Pill-Filled Sock Deportation Case Is a Wrap


     WASHINGTON (CN) – After blocking the deportation of a Tunisian math professor convicted of hiding Adderall in his sock, the Supreme Court vacated its stay Monday.
     Moones Mellouli came to the United State from Tunisia on a student visa a decade ago and went on to earn two master’s degrees before teaching mathematics at the University of Missouri-Columbia.
     In 2010, the professor was convicted of a misdemeanor charge of using a sock to conceal his possession of four orange tablets that he later admitted were the attention deficit hyperactivity disorder treatment Adderall.
     Mellouli was sentenced to a suspended term of 359 days and 12 months’ probation.
     Once Mellouli had completed probation, however, immigration officers arrested the man for deportation under Section 1227(a)(2)(B)(1) of Title 8, which permits the government to remove noncitizens convicted of violating any state or federal law related to a controlled substance.

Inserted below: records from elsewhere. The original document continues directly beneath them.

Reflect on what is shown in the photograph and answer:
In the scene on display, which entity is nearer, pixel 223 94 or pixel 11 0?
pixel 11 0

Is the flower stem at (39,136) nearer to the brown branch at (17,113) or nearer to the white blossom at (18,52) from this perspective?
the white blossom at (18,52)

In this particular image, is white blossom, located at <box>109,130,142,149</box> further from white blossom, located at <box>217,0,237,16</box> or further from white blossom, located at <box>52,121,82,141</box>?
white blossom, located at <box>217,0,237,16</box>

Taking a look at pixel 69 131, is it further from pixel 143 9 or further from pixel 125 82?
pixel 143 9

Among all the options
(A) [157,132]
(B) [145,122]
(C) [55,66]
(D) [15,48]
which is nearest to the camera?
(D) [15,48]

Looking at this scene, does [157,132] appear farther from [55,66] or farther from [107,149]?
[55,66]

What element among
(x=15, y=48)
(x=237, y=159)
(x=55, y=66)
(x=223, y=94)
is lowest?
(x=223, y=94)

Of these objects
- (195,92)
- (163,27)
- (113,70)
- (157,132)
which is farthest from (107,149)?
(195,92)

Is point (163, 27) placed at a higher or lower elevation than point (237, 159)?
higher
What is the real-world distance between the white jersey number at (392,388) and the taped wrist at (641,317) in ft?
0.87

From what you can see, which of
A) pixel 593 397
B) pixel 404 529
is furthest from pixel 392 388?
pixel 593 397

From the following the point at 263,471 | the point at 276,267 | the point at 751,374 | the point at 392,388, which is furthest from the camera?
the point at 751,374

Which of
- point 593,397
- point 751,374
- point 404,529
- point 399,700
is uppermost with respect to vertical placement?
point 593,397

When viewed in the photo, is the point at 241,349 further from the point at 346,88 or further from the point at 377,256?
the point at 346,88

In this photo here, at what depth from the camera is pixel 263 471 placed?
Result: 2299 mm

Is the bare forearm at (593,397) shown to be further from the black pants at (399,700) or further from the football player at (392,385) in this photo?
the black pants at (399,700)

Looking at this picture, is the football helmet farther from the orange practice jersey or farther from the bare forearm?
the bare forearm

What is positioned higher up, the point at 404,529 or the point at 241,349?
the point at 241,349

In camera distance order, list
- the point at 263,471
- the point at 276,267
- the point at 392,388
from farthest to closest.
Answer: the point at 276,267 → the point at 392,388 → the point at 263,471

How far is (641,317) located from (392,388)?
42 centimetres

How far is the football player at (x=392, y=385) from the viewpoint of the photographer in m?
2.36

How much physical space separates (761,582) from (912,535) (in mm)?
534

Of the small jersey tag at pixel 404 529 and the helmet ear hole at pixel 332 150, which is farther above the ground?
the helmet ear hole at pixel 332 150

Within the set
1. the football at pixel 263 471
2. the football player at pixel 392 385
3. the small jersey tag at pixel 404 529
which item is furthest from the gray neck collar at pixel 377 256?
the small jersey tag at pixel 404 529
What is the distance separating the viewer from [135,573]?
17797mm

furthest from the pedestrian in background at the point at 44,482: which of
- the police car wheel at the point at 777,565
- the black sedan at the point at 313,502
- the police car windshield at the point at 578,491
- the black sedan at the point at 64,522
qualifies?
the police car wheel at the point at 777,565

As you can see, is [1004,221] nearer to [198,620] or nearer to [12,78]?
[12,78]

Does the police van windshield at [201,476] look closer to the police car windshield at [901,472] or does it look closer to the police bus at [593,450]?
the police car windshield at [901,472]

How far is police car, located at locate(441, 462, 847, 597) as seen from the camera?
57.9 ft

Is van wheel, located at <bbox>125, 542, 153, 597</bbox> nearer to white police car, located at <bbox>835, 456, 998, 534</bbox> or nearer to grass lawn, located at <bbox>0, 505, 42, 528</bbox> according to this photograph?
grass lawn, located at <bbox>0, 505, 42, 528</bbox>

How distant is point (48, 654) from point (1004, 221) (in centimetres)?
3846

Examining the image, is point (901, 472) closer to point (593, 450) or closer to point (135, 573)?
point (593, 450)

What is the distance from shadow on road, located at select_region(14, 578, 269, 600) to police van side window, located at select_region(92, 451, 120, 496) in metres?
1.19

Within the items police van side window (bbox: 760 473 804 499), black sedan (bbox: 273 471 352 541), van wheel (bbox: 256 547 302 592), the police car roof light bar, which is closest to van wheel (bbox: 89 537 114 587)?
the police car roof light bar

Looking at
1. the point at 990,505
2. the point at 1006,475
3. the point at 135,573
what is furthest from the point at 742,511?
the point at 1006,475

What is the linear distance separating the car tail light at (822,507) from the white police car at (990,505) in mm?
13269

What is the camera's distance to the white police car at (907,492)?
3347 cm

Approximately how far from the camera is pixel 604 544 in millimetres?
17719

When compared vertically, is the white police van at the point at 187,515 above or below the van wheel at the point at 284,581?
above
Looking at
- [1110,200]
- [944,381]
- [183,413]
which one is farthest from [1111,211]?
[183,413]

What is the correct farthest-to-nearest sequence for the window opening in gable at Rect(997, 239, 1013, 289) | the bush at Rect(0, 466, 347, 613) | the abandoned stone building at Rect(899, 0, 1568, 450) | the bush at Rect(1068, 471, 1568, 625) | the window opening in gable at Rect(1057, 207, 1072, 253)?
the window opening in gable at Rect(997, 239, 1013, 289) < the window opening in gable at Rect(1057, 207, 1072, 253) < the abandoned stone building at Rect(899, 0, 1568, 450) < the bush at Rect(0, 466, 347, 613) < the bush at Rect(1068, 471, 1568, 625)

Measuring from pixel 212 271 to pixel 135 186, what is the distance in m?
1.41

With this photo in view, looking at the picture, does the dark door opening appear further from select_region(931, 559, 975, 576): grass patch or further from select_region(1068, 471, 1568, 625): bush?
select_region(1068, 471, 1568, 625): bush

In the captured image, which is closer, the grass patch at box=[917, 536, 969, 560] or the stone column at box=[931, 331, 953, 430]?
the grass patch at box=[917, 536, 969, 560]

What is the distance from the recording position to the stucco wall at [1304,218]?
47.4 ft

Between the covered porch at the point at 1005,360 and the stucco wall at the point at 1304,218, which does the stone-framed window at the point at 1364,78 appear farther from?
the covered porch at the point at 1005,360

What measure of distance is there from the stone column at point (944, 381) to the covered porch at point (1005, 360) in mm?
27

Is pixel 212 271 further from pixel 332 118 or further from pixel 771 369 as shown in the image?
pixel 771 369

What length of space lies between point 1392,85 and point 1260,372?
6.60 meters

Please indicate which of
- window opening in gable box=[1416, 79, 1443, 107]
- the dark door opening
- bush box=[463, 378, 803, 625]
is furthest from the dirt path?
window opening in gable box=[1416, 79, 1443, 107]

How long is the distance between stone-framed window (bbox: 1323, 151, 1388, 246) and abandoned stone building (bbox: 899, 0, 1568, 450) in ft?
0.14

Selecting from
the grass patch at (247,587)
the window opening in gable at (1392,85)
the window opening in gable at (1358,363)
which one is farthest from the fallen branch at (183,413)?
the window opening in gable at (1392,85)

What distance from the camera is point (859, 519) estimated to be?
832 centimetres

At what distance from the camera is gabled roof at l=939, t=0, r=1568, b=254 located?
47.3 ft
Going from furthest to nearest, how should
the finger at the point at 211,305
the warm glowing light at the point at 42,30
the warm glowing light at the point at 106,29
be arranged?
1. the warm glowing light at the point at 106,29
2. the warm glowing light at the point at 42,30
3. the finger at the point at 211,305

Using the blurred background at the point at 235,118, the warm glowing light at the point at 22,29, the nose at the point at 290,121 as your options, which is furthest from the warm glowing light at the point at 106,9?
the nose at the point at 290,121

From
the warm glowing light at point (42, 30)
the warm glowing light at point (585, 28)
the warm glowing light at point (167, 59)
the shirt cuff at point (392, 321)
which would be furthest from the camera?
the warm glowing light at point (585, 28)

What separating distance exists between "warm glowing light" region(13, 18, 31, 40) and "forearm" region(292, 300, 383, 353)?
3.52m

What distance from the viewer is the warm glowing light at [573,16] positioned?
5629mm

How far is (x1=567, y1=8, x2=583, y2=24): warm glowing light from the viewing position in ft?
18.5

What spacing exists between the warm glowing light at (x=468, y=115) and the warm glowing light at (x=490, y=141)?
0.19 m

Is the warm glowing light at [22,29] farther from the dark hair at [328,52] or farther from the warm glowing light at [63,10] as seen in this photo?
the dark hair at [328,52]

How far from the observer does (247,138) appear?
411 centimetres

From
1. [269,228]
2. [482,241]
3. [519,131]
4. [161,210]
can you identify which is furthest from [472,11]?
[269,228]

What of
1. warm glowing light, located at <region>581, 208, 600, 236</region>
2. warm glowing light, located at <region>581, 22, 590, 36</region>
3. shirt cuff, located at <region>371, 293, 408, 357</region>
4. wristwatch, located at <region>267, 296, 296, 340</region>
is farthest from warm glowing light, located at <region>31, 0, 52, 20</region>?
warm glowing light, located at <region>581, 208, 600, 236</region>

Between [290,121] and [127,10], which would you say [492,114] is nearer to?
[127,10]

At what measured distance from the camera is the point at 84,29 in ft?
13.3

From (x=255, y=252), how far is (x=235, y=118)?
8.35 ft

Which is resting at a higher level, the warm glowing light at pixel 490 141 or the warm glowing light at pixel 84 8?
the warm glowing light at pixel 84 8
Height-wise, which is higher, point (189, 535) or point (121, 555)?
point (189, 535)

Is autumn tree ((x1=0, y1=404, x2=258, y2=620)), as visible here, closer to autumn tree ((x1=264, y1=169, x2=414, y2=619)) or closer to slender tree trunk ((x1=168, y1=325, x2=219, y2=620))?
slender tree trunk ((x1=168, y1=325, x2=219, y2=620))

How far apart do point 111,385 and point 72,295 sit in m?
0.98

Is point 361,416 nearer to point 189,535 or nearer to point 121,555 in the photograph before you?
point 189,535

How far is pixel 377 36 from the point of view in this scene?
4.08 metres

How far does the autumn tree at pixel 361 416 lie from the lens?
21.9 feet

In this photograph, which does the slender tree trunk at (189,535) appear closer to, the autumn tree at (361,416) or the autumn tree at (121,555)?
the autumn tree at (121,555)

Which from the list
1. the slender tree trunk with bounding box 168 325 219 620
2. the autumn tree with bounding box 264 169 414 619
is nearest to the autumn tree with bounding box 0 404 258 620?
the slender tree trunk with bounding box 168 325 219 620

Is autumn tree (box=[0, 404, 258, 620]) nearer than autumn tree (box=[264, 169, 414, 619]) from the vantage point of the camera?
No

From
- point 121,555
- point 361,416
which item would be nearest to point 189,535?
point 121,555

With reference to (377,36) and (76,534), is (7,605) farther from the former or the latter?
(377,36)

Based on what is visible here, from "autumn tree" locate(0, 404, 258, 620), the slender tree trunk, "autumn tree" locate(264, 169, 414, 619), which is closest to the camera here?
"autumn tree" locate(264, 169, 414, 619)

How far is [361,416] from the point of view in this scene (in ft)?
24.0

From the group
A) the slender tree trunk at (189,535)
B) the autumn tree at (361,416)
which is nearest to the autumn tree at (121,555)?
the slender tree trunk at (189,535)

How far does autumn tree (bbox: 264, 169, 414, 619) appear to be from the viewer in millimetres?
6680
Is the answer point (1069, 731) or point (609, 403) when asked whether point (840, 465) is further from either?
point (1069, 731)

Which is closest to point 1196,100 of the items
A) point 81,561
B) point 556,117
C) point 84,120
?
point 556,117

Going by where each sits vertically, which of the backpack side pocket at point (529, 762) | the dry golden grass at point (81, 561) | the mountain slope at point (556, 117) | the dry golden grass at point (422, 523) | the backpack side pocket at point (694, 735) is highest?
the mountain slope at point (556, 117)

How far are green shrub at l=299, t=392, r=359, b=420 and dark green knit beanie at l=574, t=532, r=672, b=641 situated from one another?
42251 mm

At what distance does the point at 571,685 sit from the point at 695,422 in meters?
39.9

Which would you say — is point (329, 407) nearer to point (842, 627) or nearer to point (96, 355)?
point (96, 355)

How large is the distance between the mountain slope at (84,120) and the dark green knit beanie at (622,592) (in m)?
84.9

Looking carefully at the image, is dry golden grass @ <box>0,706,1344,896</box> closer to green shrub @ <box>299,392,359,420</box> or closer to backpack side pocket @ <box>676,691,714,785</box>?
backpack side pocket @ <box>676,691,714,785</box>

     Since the state court record of Mellouli’s conviction did not identify the controlled substance at issue, however, Mellouli contended that the government failed to prove that the conviction related to a federal controlled substance, as the statute requires.
     The 8th Circuit rejected his challenge last year, but the Supreme Court reversed in June and later issued Mellouli a stay of the administrative immigration proceedings against him.
     Docket records show that Attorney General Loretta Lynch and Mellouli moved jointly last month to vacate the stay.
     The justices signed off on the order Monday without comment. The order list of which this case is a part contains dozens of denials of certiorari and no grants.